Task list:
1/ Reproduce word for word the part of the patent text on passive restraint that opens with the words containing "A passive restraint system for" and closes with "more air bags.".
2/ Answer these questions from the patent text on passive restraint below:
(a) In a frontal collision, by how much can a seat belt combined with an airbag reduce the incidence of serious chest injuries?
(b) What is the control system that triggers airbag activation often called?
(c) What are air bags generally made of?

Source extract:
══════════════════════════════

Apparatus and Methods for Passive Restraint

Abstract

A passive restraint system for a vehicle is disclosed that may include a bolster having a first surface fixed with respect to a structural component of the vehicle and a second surface forming a portion of interior trim of the vehicle; and an inflator for expanding the bolster and moving the inner surface of the bolster toward a passenger compartment of the vehicle, upon activation of the passive restraint system.

Description

BACKGROUND OF THE INVENTION

The present invention relates in general to vehicle safety systems and in particular to a passive restraint system including an inflatable device.

Passive restraint systems are commonly accepted as beneficially supplementing the passenger protection afforded by active restraint systems, such as lap and shoulder seat belts. One common form of passive restraint system includes one or more air bags.

Inflatable airbags enjoy widespread acceptance as passive passenger restraints for use in motor vehicles. This acceptance has come as airbags have built a reputation of preventing death and injury over years of use. Studies show that in some instances, the use of certain vehicular airbags can reduce the number of fatalities in head-on collisions by 25% among drivers using seat belts and by more than 30% among unbelted drivers. Other statistics suggest that in a frontal collision, the combination of a seat belt and an airbag can reduce the incidence of serious chest injuries by 65% and the incidence of serious head injuries by up to 75%. Therefore, air bags represent a significant advance in the art of vehicle safety.

Airbags are generally linked to a control system within the vehicle that triggers their activation when a collision occurs. Generally, an accelerometer within the vehicle measures the abnormal deceleration caused by the collision event and triggers the ignition of an airbag inflator. This control system is often referred to as an electronic control unit (or “ECU”). The ECU includes a sensor that continuously monitors the acceleration and deceleration of the vehicle and sends this information to a processor that uses an algorithm to determine whether a deceleration experienced by the vehicle is caused by a collision or accident. Additional sensors may be linked to the ECU to allow the proper detection of side-impact collisions, rollovers, and so forth.

Air bags are generally made of fabric, such as canvas and are generally expanded at very high pressures to generate sufficient force to prevent collision of a vehicle occupant with hard interior vehicle surfaces. The requirement of such high pressures may impair the ability to coordinate the relative timing of the deployment of plural airbags and to fine the tune the force of the impact of the air bag upon the vehicle occupant. Thus, there is a need in the art for an increased ability to fine tune the deployment of vehicle passive restraint systems.

══════════════════════════════

Records shown:
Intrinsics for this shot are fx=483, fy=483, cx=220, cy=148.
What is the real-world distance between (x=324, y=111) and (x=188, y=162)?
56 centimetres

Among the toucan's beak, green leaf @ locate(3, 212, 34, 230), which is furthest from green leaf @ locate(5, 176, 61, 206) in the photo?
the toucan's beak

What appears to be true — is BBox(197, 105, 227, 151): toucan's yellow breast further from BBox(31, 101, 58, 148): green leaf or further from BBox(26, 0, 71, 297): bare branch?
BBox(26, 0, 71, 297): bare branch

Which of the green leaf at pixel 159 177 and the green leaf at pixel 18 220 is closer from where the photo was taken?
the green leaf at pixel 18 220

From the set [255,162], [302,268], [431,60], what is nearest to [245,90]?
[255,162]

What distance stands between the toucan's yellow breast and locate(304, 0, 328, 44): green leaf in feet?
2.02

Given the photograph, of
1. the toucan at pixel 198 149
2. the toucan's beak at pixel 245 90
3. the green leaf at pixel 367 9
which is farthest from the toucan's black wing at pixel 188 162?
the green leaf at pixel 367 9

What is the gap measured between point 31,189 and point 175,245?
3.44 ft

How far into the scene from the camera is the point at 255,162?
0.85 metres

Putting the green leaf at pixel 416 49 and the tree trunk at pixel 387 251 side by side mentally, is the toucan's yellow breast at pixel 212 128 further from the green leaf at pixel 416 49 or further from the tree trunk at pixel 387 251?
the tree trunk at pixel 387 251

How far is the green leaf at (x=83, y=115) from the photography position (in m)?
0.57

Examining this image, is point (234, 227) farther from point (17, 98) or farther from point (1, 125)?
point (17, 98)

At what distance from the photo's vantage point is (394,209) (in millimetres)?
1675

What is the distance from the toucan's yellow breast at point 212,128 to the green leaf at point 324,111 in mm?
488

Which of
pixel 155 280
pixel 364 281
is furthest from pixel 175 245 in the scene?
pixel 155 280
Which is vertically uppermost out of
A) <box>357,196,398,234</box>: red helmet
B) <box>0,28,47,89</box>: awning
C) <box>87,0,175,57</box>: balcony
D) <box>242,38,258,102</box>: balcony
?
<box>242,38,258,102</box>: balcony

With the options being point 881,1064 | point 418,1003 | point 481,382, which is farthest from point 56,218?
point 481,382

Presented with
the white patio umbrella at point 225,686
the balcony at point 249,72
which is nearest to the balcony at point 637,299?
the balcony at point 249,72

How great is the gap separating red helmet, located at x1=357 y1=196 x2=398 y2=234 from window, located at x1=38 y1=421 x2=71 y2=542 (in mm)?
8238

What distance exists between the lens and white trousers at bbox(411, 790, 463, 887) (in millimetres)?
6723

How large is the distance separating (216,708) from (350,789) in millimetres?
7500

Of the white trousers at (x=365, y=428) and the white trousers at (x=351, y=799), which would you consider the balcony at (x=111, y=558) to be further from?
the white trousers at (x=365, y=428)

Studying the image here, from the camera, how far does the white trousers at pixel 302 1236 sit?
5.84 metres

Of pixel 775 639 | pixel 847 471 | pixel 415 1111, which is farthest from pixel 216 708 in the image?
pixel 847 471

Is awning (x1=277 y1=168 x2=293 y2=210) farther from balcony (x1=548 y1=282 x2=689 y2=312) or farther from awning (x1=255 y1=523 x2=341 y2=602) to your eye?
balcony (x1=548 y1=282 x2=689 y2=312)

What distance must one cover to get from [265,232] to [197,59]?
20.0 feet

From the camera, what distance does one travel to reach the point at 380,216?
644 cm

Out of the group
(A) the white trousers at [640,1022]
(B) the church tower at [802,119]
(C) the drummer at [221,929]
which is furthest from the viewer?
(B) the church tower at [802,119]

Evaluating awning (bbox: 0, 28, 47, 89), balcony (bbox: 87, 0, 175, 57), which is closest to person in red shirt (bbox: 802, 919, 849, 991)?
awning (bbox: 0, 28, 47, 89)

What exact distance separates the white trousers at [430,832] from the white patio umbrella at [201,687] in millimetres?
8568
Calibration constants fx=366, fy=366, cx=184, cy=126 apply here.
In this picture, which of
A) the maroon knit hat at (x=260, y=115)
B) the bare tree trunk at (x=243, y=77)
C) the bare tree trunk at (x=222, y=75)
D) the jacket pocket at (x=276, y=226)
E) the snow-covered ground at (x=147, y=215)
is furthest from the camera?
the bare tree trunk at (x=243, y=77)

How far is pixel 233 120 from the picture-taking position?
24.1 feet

══════════════════════════════

Task solutions:
1/
A passive restraint system for a vehicle is disclosed that may include a bolster having a first surface fixed with respect to a structural component of the vehicle and a second surface forming a portion of interior trim of the vehicle; and an inflator for expanding the bolster and moving the inner surface of the bolster toward a passenger compartment of the vehicle, upon activation of the passive restraint system.

Description

BACKGROUND OF THE INVENTION

The present invention relates in general to vehicle safety systems and in particular to a passive restraint system including an inflatable device.

Passive restraint systems are commonly accepted as beneficially supplementing the passenger protection afforded by active restraint systems, such as lap and shoulder seat belts. One common form of passive restraint system includes one or more air bags.

2/
(a) By 65%.
(b) An electronic control unit, or "ECU."
(c) Fabric, such as canvas.